Bakery & Kitchen

The dominant feature of the Bakery was the huge bake-oven. In it, enormous quantities of bread were baked, not only for serving in the Great Hall but also at the "Cantine", where voyageurs were treated to a loaf of bread on arrival at Fort William. Bread and biscuit were also prepared for the return voyage to Montreal or the interior.

Some idea of the productive capacity of the bake-oven may be had from the figures for 1821.  From June 16 to August 9, over twenty thousand pounds (9000 kg) of flour were used to produce bread and biscuit.

Attached to the Great Hall by a covered passage was a building containing the kitchen and the bakehouse.

On the Kitchen side, meals served in the Great Hall were prepared and cooked in an enormous fireplace.

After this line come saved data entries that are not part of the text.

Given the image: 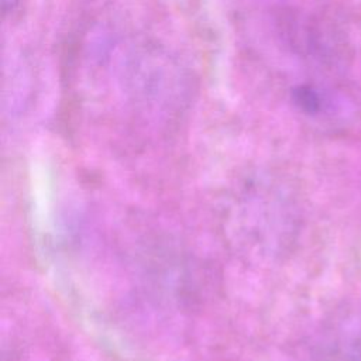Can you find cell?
I'll return each mask as SVG.
<instances>
[{
	"label": "cell",
	"mask_w": 361,
	"mask_h": 361,
	"mask_svg": "<svg viewBox=\"0 0 361 361\" xmlns=\"http://www.w3.org/2000/svg\"><path fill=\"white\" fill-rule=\"evenodd\" d=\"M295 102L299 104L302 110L306 113H319L323 107V99L322 96L312 89L310 86H300L295 90Z\"/></svg>",
	"instance_id": "6da1fadb"
},
{
	"label": "cell",
	"mask_w": 361,
	"mask_h": 361,
	"mask_svg": "<svg viewBox=\"0 0 361 361\" xmlns=\"http://www.w3.org/2000/svg\"><path fill=\"white\" fill-rule=\"evenodd\" d=\"M21 0H1V6H3V13H11L14 11L18 6H20Z\"/></svg>",
	"instance_id": "7a4b0ae2"
}]
</instances>
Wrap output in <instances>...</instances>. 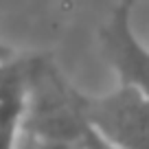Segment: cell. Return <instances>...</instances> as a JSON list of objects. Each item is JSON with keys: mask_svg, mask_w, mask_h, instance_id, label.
<instances>
[{"mask_svg": "<svg viewBox=\"0 0 149 149\" xmlns=\"http://www.w3.org/2000/svg\"><path fill=\"white\" fill-rule=\"evenodd\" d=\"M15 57V53L11 51L9 46H7L5 42H0V64H2V61H9V59H13Z\"/></svg>", "mask_w": 149, "mask_h": 149, "instance_id": "obj_6", "label": "cell"}, {"mask_svg": "<svg viewBox=\"0 0 149 149\" xmlns=\"http://www.w3.org/2000/svg\"><path fill=\"white\" fill-rule=\"evenodd\" d=\"M29 140L26 149H81V140L79 143H66V140Z\"/></svg>", "mask_w": 149, "mask_h": 149, "instance_id": "obj_5", "label": "cell"}, {"mask_svg": "<svg viewBox=\"0 0 149 149\" xmlns=\"http://www.w3.org/2000/svg\"><path fill=\"white\" fill-rule=\"evenodd\" d=\"M84 92L68 84L51 57H26V103L22 134L31 140L79 143L88 123Z\"/></svg>", "mask_w": 149, "mask_h": 149, "instance_id": "obj_1", "label": "cell"}, {"mask_svg": "<svg viewBox=\"0 0 149 149\" xmlns=\"http://www.w3.org/2000/svg\"><path fill=\"white\" fill-rule=\"evenodd\" d=\"M81 149H116V147L110 145L103 136H99L92 127H88L81 136Z\"/></svg>", "mask_w": 149, "mask_h": 149, "instance_id": "obj_4", "label": "cell"}, {"mask_svg": "<svg viewBox=\"0 0 149 149\" xmlns=\"http://www.w3.org/2000/svg\"><path fill=\"white\" fill-rule=\"evenodd\" d=\"M88 127L116 149H149V97L118 84L112 92L84 94Z\"/></svg>", "mask_w": 149, "mask_h": 149, "instance_id": "obj_2", "label": "cell"}, {"mask_svg": "<svg viewBox=\"0 0 149 149\" xmlns=\"http://www.w3.org/2000/svg\"><path fill=\"white\" fill-rule=\"evenodd\" d=\"M132 0H121L99 31L101 51L114 68L121 86L136 88L149 97V48L132 29Z\"/></svg>", "mask_w": 149, "mask_h": 149, "instance_id": "obj_3", "label": "cell"}, {"mask_svg": "<svg viewBox=\"0 0 149 149\" xmlns=\"http://www.w3.org/2000/svg\"><path fill=\"white\" fill-rule=\"evenodd\" d=\"M132 2H134V5H136V2H138V0H132Z\"/></svg>", "mask_w": 149, "mask_h": 149, "instance_id": "obj_7", "label": "cell"}]
</instances>
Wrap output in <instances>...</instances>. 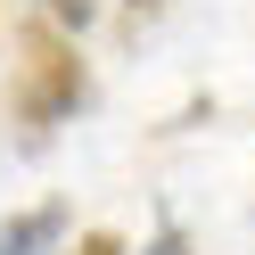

A cook brought from Montreal was in charge of food preparation, sometimes just for the summer season, but other times to winter for a period of three years. Other persons listed as servants or domestiques came to Fort William for the summer. While their exact duties were not designated, they most likely included helping in the kitchen and dining room and attending to the gentlemen's personal needs such as cleaning their rooms and their clothing.

Included in 1821 inventory for the kitchen are "forms" for cakes and tarts, flesh forks, a gridiron, tin kettles of various sizes, fish kettles and pans, a dutch oven, mills for coffee and pepper, a roasting machine and hooks and chains for kettles.